### [Task item]
Set out the records below as a numbered list, skipping any blank lines, and leave the pictures out of your answer.

### [Data in this exercise]
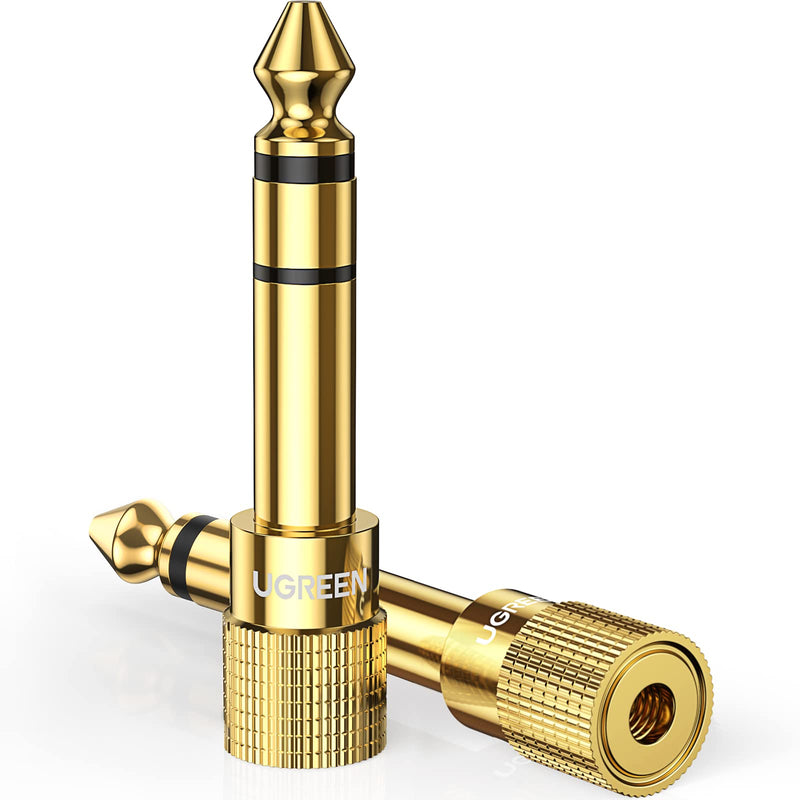 [Australia - AusPower] - UGREEN 6.35mm 1/4 Male to 3.5mm 1/8 Female Stereo Headphone Adapter Audio Jack Plug Gold Plated for Speaker Headphone Guitar Digital Piano Amp, 2 Pack 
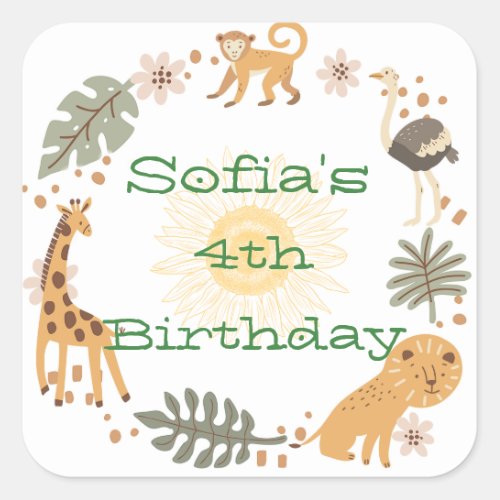 Sophias Jungle Animal Party Square Sticker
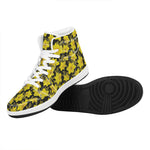 Daffodil And Mimosa Pattern Print High Top Leather Sneakers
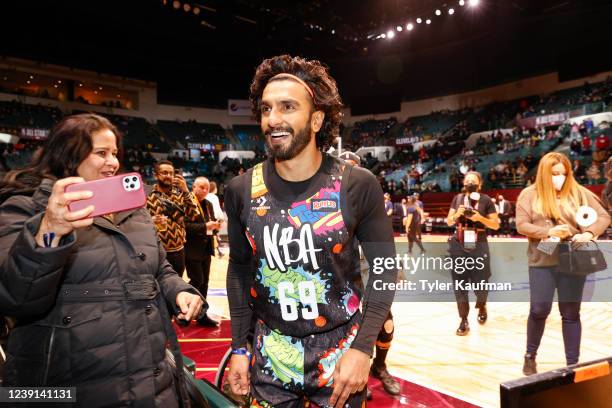 Ranveer Singh of Team Walton smiles during Ruffles NBA All-Star Celebrity Game - Marketing on Friday, February 18, 2022 at the Wolstein Center in...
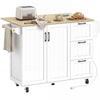 Kitchen Island with Drop Leaf, Rolling Kitchen Cart with Power Outlet, Cabinet, 3 Drawers, Spice Rack, Towel Bar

### [Answer space]
1.  [Australia - AusPower] - UGREEN 6.35mm 1/4 Male to 3.5mm 1/8 Female Stereo Headphone Adapter Audio Jack Plug Gold Plated for Speaker Headphone Guitar Digital Piano Amp, 2 Pack 
2.  Sophias Jungle Animal Party Square Sticker
3.  Daffodil And Mimosa Pattern Print High Top Leather Sneakers
4.  Ranveer Singh of Team Walton smiles during Ruffles NBA All-Star Celebrity Game - Marketing on Friday, February 18, 2022 at the Wolstein Center in...
5.  Kitchen Island with Drop Leaf, Rolling Kitchen Cart with Power Outlet, Cabinet, 3 Drawers, Spice Rack, Towel Bar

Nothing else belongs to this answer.